“Work” Writing Vs. “Fun” Writing: A Reflection (Part 3/3)

Well, I’ve been trying to shovel out a lot of what our current president might call malarkey, so I figure that I might want to try and bring it to a close.

I started my writing life harboring a small little hope that someday, my talent and great stories might end up making me rich and famous.

As I approach a half century of life, I now realize that my writing goes beyond notions of fame and fortune. I realize that I would be writing and creating even if nobody was reading it. I realize that I would be flinging my work into the electronic beyond even if I didn’t know that someone would be reading it and be interested in it.

It is nice, however, to have someone praise your work and tell you that you are a great writer. That’s the truth even if you don’t know exactly who those people are and couldn’t be relied on to pick out those people in front of you even if they were wearing name tags that bore the usernames that they went by in the electronic Wild West. None of that matters.

As a responsible writing instructor at the secondary educational level (and previously at the post-secondary educational level), this is where I would start insisting, quite annoyingly, that the author of whatever nonfiction writing piece that they are trying to create (and this is, by clear definition, a nonfiction writing piece) needs to lay out, in a single sentence, if possible, what the thesis of their writing is. If they are not able to recite this sentence for me, I often insist, then they will be lost regarding what the intent and purpose of their writing is, and more importantly, their readers will have no idea what in the bloody frozen hells of the lower levels of Hades what the purpose is of what they are writing.

So, I’m going to see if I can manage some sort of thesis statement not just for this piece of writing, but also for the previous two ones in this series. In addition, I think that by definition, it is going to end up being a working thesis statement regarding who I am as a writer.

When I was a kid, I self-identified as a writer. This was what I wanted to be when I grew up, this was how I was going to Make My Living. I also had a small little ambition to become a Famous Novelist, but like all sorts of fame and success, I didn’t know how much talent, desire, and luck1 you needed to get to that point. I had at least just enough of the first one and plenty of the second one, but the third I had no more than most typical people and I hadn’t learned yet how critical that can be when it comes to fame and success. You can almost certainly succeed if you have sufficient levels of all three qualities, but if you only have even just two or one of them, you’d have as much as a chance as most people have on the lottery.

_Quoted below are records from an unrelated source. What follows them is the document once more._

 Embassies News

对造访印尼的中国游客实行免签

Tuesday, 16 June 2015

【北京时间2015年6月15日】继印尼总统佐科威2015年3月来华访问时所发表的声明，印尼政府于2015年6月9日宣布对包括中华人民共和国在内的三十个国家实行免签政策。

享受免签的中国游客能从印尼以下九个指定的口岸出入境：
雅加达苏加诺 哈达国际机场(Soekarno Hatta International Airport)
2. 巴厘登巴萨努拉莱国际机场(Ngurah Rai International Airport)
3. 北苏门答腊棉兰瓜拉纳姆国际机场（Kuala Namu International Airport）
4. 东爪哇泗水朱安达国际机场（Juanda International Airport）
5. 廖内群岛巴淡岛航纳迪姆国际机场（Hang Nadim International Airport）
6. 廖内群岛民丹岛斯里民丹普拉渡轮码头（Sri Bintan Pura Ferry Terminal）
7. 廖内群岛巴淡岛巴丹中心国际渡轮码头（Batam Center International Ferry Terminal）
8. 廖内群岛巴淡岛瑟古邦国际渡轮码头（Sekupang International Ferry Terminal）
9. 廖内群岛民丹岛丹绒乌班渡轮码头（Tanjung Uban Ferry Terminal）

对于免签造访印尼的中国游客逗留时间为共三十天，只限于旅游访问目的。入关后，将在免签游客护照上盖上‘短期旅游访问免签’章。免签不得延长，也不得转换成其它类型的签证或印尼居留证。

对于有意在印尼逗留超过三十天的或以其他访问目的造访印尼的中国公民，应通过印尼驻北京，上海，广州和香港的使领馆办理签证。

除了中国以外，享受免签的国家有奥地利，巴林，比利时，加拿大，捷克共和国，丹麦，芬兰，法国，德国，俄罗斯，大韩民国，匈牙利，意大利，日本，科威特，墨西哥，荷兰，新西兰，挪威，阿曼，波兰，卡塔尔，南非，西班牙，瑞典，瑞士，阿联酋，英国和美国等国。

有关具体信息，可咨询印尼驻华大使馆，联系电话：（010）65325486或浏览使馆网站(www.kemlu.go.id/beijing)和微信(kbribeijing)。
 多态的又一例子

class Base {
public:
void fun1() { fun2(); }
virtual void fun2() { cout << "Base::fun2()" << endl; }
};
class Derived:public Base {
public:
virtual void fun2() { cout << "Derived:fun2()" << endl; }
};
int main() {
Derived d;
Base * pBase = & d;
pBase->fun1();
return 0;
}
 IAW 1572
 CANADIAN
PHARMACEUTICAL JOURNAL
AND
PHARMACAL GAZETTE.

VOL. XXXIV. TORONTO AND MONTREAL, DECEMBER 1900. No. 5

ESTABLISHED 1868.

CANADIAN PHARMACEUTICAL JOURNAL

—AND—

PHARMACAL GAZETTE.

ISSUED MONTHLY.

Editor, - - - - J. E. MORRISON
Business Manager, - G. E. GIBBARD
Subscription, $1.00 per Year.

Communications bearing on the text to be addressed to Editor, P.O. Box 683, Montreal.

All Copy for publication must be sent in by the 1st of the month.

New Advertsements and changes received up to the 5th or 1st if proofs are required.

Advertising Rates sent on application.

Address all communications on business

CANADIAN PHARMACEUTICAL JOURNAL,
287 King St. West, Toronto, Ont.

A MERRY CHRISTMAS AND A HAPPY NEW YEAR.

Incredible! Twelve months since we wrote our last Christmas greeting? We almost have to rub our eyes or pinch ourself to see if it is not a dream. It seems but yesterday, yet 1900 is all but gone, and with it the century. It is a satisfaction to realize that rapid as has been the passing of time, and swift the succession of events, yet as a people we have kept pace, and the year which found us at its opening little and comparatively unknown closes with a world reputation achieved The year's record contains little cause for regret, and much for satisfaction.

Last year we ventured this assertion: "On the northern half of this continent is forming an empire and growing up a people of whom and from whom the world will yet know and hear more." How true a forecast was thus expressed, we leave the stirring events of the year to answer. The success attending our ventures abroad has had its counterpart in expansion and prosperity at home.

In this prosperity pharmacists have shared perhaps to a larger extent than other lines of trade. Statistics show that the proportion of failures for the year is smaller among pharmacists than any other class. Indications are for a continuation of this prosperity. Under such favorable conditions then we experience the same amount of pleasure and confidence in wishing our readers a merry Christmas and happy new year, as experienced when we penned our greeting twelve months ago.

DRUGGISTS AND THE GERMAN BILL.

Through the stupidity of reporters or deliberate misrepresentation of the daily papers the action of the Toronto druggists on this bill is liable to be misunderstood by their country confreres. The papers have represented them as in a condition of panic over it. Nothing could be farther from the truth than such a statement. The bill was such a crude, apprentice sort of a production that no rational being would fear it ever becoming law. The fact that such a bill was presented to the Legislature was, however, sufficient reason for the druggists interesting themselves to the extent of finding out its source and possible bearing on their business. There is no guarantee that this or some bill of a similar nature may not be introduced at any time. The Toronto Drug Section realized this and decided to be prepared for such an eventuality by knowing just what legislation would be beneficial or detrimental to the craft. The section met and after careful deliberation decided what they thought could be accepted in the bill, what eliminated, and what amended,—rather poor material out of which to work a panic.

When I was a younger man, there were many times where I did describe myself as a writer but I almost felt like a fraud doing it. Yes, I was making money off my writing skills, first as a journalist, and then as a teacher. In the former case, I certainly could say I was a published author, but it wasn’t like I was a novelist or anything. I had set aside my writing for a while, and there were years that went by where I hadn’t written a single word of fiction. Those novelist dreams of mine kept getting further and further away.

Now, I have actually gotten to be a published writer, even though I am far from A Success yet. I have been concentrating on improving my writing skills, both from a productivity and a quality standpoint. I am starting to see results. The fact that I am not supporting myself as a writer, or that I am producing some work that has no economic or marketing potential whatsoever, is totally irrelevant.

I am a writer because I want to write, I am writing, and I want to grow and improve my craft. No other definition is needed.

How’s that for a thesis statement?

So now, I don’t have any existential debates anymore about whether I’m a writer or not. Whether I’m as good or as productive of a writer as I should be, however… that is a different story.

I’ve managed to set some goals for myself this year. Maybe you heard about them. I know I will have to continue to set new goals and challenges for myself in the years to come. I’m in the process of considering what those goals should be, and I think self-publishing is going to be at the top of that list.

Keep going upward and forward, for as long as my health and faculties hold up. There’s still a ways to go, and any lifetime is never enough time to learn everything that there is to know about writing.

Footnotes:

  1. Luck I define as any other outside forces or circumstances that fall in your favor when you are trying to accomplish something.

9 thoughts on ““Work” Writing Vs. “Fun” Writing: A Reflection (Part 3/3)

  1. Interesting thoughts here. I’ve come to realise that I want to earn a living from my writing instead of writing to live, if that makes any sense.

    Throughout my career, I’d always had to choose between my ‘work’ writing and the writing I actually want to do. And more and more, I’m learning that my true goals involve the latter.

    Anyway, wishing you all the best on your writing journey!

    Liked by 1 person

    1. Thanks for commenting. I definitely can appreciate the level of dedication needed to make writing a full-time profession. It takes a lot of work and I happen to have a day job (teaching) and a family that can take time and priority over some things. I’m glad you are going for what makes you happy.